The process to admit based on race has not lived up to its intentions. Asian students were hurt along with white students. In fact, Students for Fair Admissions is a group meant to represent Asian students. That final decisive ruling to end affirmative action was ruled based on discrimination against both white students and Asian students. To discriminate against Asians as if it is correcting some past injustice (the main supporting point for race-based admissions policies) is to ignore the past injustice that Asians have also faced in America. More specifically, Asian students suffered from the same discrimination as other minorities did in the segregated school era. The Gong Lum v. Rice case from 1927 ruled to uphold the precedent set in Plessy v. Ferguson in application to Asian students and claimed that Asian students may be classified as “colored.” As a result, Asian students were often sent to colored schools along with other minorities. Affirmative action policies seek to right that wrong practice but discriminate against a group that suffered from the practice.

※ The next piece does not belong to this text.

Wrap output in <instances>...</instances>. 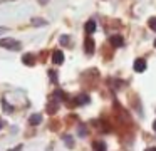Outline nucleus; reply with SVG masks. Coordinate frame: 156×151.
<instances>
[{"label":"nucleus","mask_w":156,"mask_h":151,"mask_svg":"<svg viewBox=\"0 0 156 151\" xmlns=\"http://www.w3.org/2000/svg\"><path fill=\"white\" fill-rule=\"evenodd\" d=\"M0 47L9 49V50H19L20 49V42L12 39V37H5V39H0Z\"/></svg>","instance_id":"1"},{"label":"nucleus","mask_w":156,"mask_h":151,"mask_svg":"<svg viewBox=\"0 0 156 151\" xmlns=\"http://www.w3.org/2000/svg\"><path fill=\"white\" fill-rule=\"evenodd\" d=\"M133 67H134L136 72H144L146 70V60L144 59H136L134 64H133Z\"/></svg>","instance_id":"2"},{"label":"nucleus","mask_w":156,"mask_h":151,"mask_svg":"<svg viewBox=\"0 0 156 151\" xmlns=\"http://www.w3.org/2000/svg\"><path fill=\"white\" fill-rule=\"evenodd\" d=\"M52 62L57 64V66H61L64 62V54H62V50H54L52 52Z\"/></svg>","instance_id":"3"},{"label":"nucleus","mask_w":156,"mask_h":151,"mask_svg":"<svg viewBox=\"0 0 156 151\" xmlns=\"http://www.w3.org/2000/svg\"><path fill=\"white\" fill-rule=\"evenodd\" d=\"M84 49H86V52H87L89 56H91V54L94 52V40H92V37H86Z\"/></svg>","instance_id":"4"},{"label":"nucleus","mask_w":156,"mask_h":151,"mask_svg":"<svg viewBox=\"0 0 156 151\" xmlns=\"http://www.w3.org/2000/svg\"><path fill=\"white\" fill-rule=\"evenodd\" d=\"M22 62H24L25 66H34L35 64V56L34 54H24V56H22Z\"/></svg>","instance_id":"5"},{"label":"nucleus","mask_w":156,"mask_h":151,"mask_svg":"<svg viewBox=\"0 0 156 151\" xmlns=\"http://www.w3.org/2000/svg\"><path fill=\"white\" fill-rule=\"evenodd\" d=\"M92 149L94 151H108V146H106L104 141H94L92 143Z\"/></svg>","instance_id":"6"},{"label":"nucleus","mask_w":156,"mask_h":151,"mask_svg":"<svg viewBox=\"0 0 156 151\" xmlns=\"http://www.w3.org/2000/svg\"><path fill=\"white\" fill-rule=\"evenodd\" d=\"M109 40H111V44L114 47H121L122 44H124V39H122L121 35H111V39H109Z\"/></svg>","instance_id":"7"},{"label":"nucleus","mask_w":156,"mask_h":151,"mask_svg":"<svg viewBox=\"0 0 156 151\" xmlns=\"http://www.w3.org/2000/svg\"><path fill=\"white\" fill-rule=\"evenodd\" d=\"M89 102V96L87 94H81V96H77L76 97V101H74V104H77V106H82V104H87Z\"/></svg>","instance_id":"8"},{"label":"nucleus","mask_w":156,"mask_h":151,"mask_svg":"<svg viewBox=\"0 0 156 151\" xmlns=\"http://www.w3.org/2000/svg\"><path fill=\"white\" fill-rule=\"evenodd\" d=\"M29 123H30L32 126H37V124H41V123H42V116H41V114H37V113L32 114V116L29 117Z\"/></svg>","instance_id":"9"},{"label":"nucleus","mask_w":156,"mask_h":151,"mask_svg":"<svg viewBox=\"0 0 156 151\" xmlns=\"http://www.w3.org/2000/svg\"><path fill=\"white\" fill-rule=\"evenodd\" d=\"M94 30H96V22H94V20H89V22L86 23V32H87V34H92Z\"/></svg>","instance_id":"10"},{"label":"nucleus","mask_w":156,"mask_h":151,"mask_svg":"<svg viewBox=\"0 0 156 151\" xmlns=\"http://www.w3.org/2000/svg\"><path fill=\"white\" fill-rule=\"evenodd\" d=\"M57 107H59V104H57V102L49 104V106H47V113H49V114H54L55 111H57Z\"/></svg>","instance_id":"11"},{"label":"nucleus","mask_w":156,"mask_h":151,"mask_svg":"<svg viewBox=\"0 0 156 151\" xmlns=\"http://www.w3.org/2000/svg\"><path fill=\"white\" fill-rule=\"evenodd\" d=\"M32 23H34L35 27H41V25H45L47 22H45L44 19H34V20H32Z\"/></svg>","instance_id":"12"},{"label":"nucleus","mask_w":156,"mask_h":151,"mask_svg":"<svg viewBox=\"0 0 156 151\" xmlns=\"http://www.w3.org/2000/svg\"><path fill=\"white\" fill-rule=\"evenodd\" d=\"M2 107H4V109L7 111V113H12V111H14V107H12L10 104L7 102V101H2Z\"/></svg>","instance_id":"13"},{"label":"nucleus","mask_w":156,"mask_h":151,"mask_svg":"<svg viewBox=\"0 0 156 151\" xmlns=\"http://www.w3.org/2000/svg\"><path fill=\"white\" fill-rule=\"evenodd\" d=\"M148 23H149V27H151V30L156 32V17H151V19L148 20Z\"/></svg>","instance_id":"14"},{"label":"nucleus","mask_w":156,"mask_h":151,"mask_svg":"<svg viewBox=\"0 0 156 151\" xmlns=\"http://www.w3.org/2000/svg\"><path fill=\"white\" fill-rule=\"evenodd\" d=\"M64 141H66V146H67V148H72V146H74V141H72V138L64 136Z\"/></svg>","instance_id":"15"},{"label":"nucleus","mask_w":156,"mask_h":151,"mask_svg":"<svg viewBox=\"0 0 156 151\" xmlns=\"http://www.w3.org/2000/svg\"><path fill=\"white\" fill-rule=\"evenodd\" d=\"M61 44H62V45H69V37L67 35H62L61 37Z\"/></svg>","instance_id":"16"},{"label":"nucleus","mask_w":156,"mask_h":151,"mask_svg":"<svg viewBox=\"0 0 156 151\" xmlns=\"http://www.w3.org/2000/svg\"><path fill=\"white\" fill-rule=\"evenodd\" d=\"M49 76H51L52 82H55V81H57V79H55V72H54V70H49Z\"/></svg>","instance_id":"17"},{"label":"nucleus","mask_w":156,"mask_h":151,"mask_svg":"<svg viewBox=\"0 0 156 151\" xmlns=\"http://www.w3.org/2000/svg\"><path fill=\"white\" fill-rule=\"evenodd\" d=\"M4 32H7V27H0V34H4Z\"/></svg>","instance_id":"18"},{"label":"nucleus","mask_w":156,"mask_h":151,"mask_svg":"<svg viewBox=\"0 0 156 151\" xmlns=\"http://www.w3.org/2000/svg\"><path fill=\"white\" fill-rule=\"evenodd\" d=\"M146 151H156V148H148Z\"/></svg>","instance_id":"19"},{"label":"nucleus","mask_w":156,"mask_h":151,"mask_svg":"<svg viewBox=\"0 0 156 151\" xmlns=\"http://www.w3.org/2000/svg\"><path fill=\"white\" fill-rule=\"evenodd\" d=\"M153 129L156 131V121H154V123H153Z\"/></svg>","instance_id":"20"},{"label":"nucleus","mask_w":156,"mask_h":151,"mask_svg":"<svg viewBox=\"0 0 156 151\" xmlns=\"http://www.w3.org/2000/svg\"><path fill=\"white\" fill-rule=\"evenodd\" d=\"M2 126H4V124H2V121H0V129H2Z\"/></svg>","instance_id":"21"},{"label":"nucleus","mask_w":156,"mask_h":151,"mask_svg":"<svg viewBox=\"0 0 156 151\" xmlns=\"http://www.w3.org/2000/svg\"><path fill=\"white\" fill-rule=\"evenodd\" d=\"M154 47H156V40H154Z\"/></svg>","instance_id":"22"}]
</instances>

For these reasons, race-based admissions are a deep wound in the education system that the Supreme Court has allowed to start the healing process, while proponents of affirmative action have only argued in a roundabout way to justify the same discrimination that the civil rights movement fought so hard to eliminate.

Moving Forward

When race-based admissions were established, there is no doubt that there was good intent behind it. To correct past injustice and bring the education system closer to achieving equity is a noble cause in theory. In practice, it discriminates against people who are undeserving. To correct the residual inequalities, they must be addressed in a way that does not inherently punish others. In terms of education, the fairest approach is blind admissions. Admissions decisions should be based on only what is truly representative of the individual and not broad ideas on what would be equitable for a large group as a whole. Mentions of race should be limited to only where it is necessary. For example, an applicant may have a story of experiencing racism that he/she wants to use in a personal statement. The fact that the applicant is a minority or not, however, should never be the basis or even a factor in determining something so critical as college admissions. As a result of the Supreme Court’s actions to strike down race-based admissions, the educational sphere has become just.